Since we have died it also means that we have become a new creature, as we read in verse 17. I suggested earlier that death changes things. This verse helps us understand some more of what has changed when it says, “the old has gone.” What is the old that has gone? The old that has gone is our sinfulness. The person who lives without Christ at the center and without the forgiveness that comes by His grace has a natural inclination to rebellion against God. The first old thing that goes when we belong to Christ is that rebellion against God is no longer desired. The other old thing that has gone is that the satisfaction with sinful acts has disappeared and they are no longer attractive.
In place of the old attitude of rebellion against God and actions of sin which hurt and break there is a new desire to please God and to live in obedience to Him.
This entire new creation is found “in Christ.” Bruce teaches that when we are in Christ it “speaks of security, of assurance for the future, of inheritance of glory in Him, of participation in the divine nature in Him and of knowing the truth.” He writes, “The believer, in his capacity as the re-created man-in-Christ, is the dynamic guarantee that all God’s purposes in creation are unfailingly being brought to full fruition.”

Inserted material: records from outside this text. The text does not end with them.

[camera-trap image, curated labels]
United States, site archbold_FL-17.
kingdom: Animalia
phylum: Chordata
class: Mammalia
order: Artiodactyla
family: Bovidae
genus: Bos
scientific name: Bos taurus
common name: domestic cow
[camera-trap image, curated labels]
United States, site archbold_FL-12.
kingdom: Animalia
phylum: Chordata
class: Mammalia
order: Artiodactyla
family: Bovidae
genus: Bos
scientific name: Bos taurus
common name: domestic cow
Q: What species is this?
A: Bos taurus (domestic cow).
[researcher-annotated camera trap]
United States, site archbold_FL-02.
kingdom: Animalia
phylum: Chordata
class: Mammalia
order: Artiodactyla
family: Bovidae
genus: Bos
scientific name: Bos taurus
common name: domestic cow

The final part of the text declares that another implication of our death in Jesus is that we have become those who reconcile others to Christ. The love of Christ compels us towards an all encompassing, all consuming responsibility to proclaim the message of reconciliation.
Once again the foundation for this implication is declared when we read that we have been reconciled. This brings up another way of looking at the meaning of the death of Christ. Through that death we, who were enemies of God, have been made His friends. As those who have been reconciled, we become reconcilers. We have the amazing privilege and responsibility to tell the whole world that they can be made right with God!

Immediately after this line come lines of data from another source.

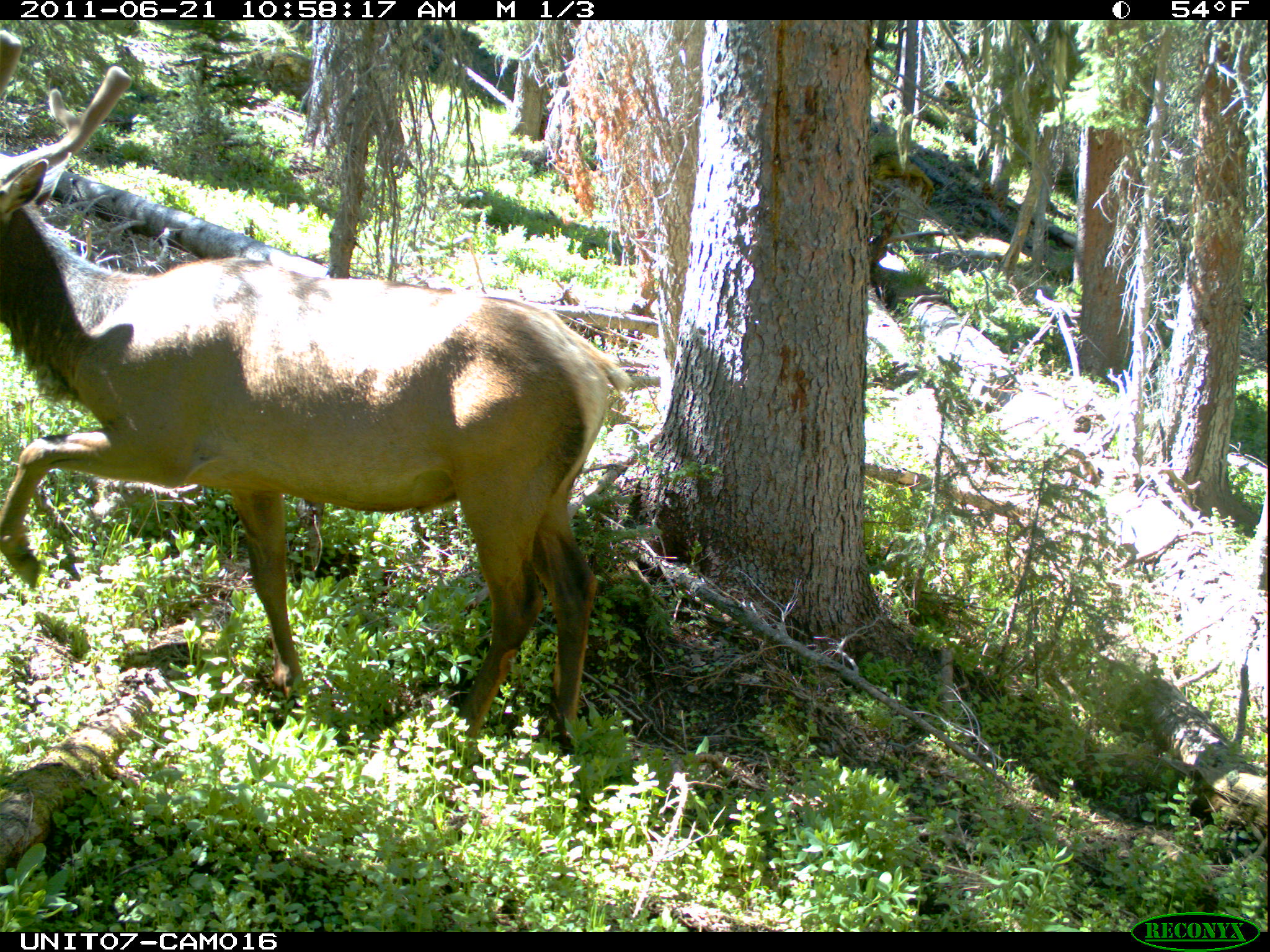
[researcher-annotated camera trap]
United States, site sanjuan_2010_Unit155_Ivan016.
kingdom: Animalia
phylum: Chordata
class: Mammalia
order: Artiodactyla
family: Cervidae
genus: Cervus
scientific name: Cervus elaphus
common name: red deer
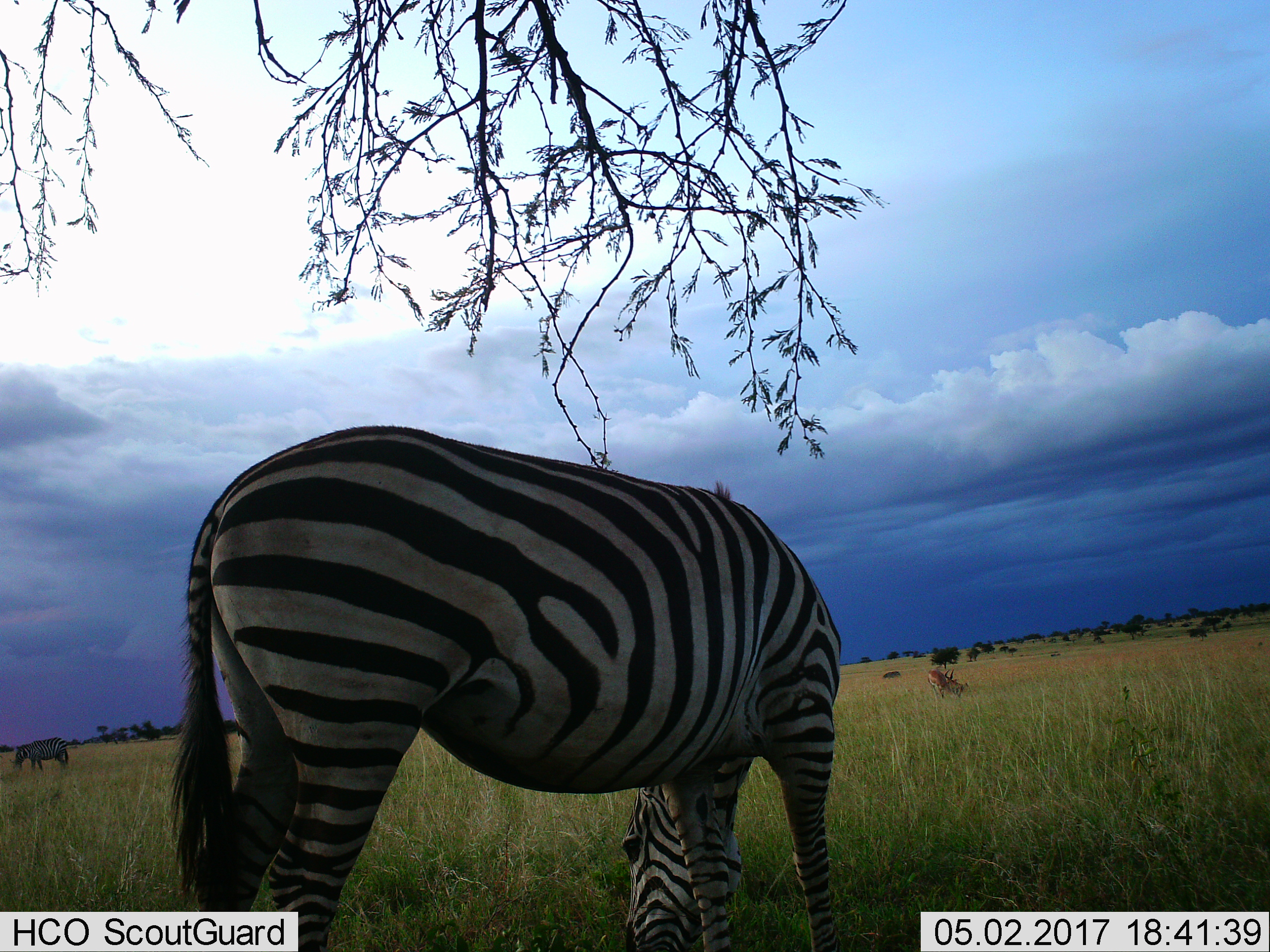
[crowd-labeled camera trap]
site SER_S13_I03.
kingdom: Animalia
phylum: Chordata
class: Mammalia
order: Perissodactyla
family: Equidae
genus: Equus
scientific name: Equus quagga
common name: plains zebra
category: zebraplains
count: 1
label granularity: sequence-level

One of the words used here is the word “ambassadors.” What does an ambassador look like? First of all, an ambassador loves his home country. Therefore, we are people in love with Jesus. The love of Christ compels us, moves us so that as new creatures we love to talk about our home country, in this case Jesus. But how do we speak? Tasker says that ambassadors are chosen because of their “tact, their dignity and their courtesy, and because they are gifted with persuasive powers…” We do not live in this world by default, but because we have been sent here by God to be His ambassadors. We belong to another country and we represent that country in this world. One danger is to be too much of our heavenly country so that we don’t relate well to this world. The other danger is to be too much of this world that we don’t speak well of our heavenly country.
As ambassadors, may we be faithful to engage in the ministry of reconciliation because we have died.
As we reflect on the death of Jesus, we have something really important to think about. It is a reminder that we are deeply loved as evidenced by the great sacrifice Jesus made for us. He has died in our place, for our sins in order to bring us to a new life.
If we have identified with Him by faith, the first questions we ask are not, “have we changed, have we become new creatures or do we live for Christ?” These are indicators of the more fundamental question which is, “have we died?”
The most important fact to think about today is, “Christ died for me.”
The most important question to ask ourselves today is, “Have I died in Him?”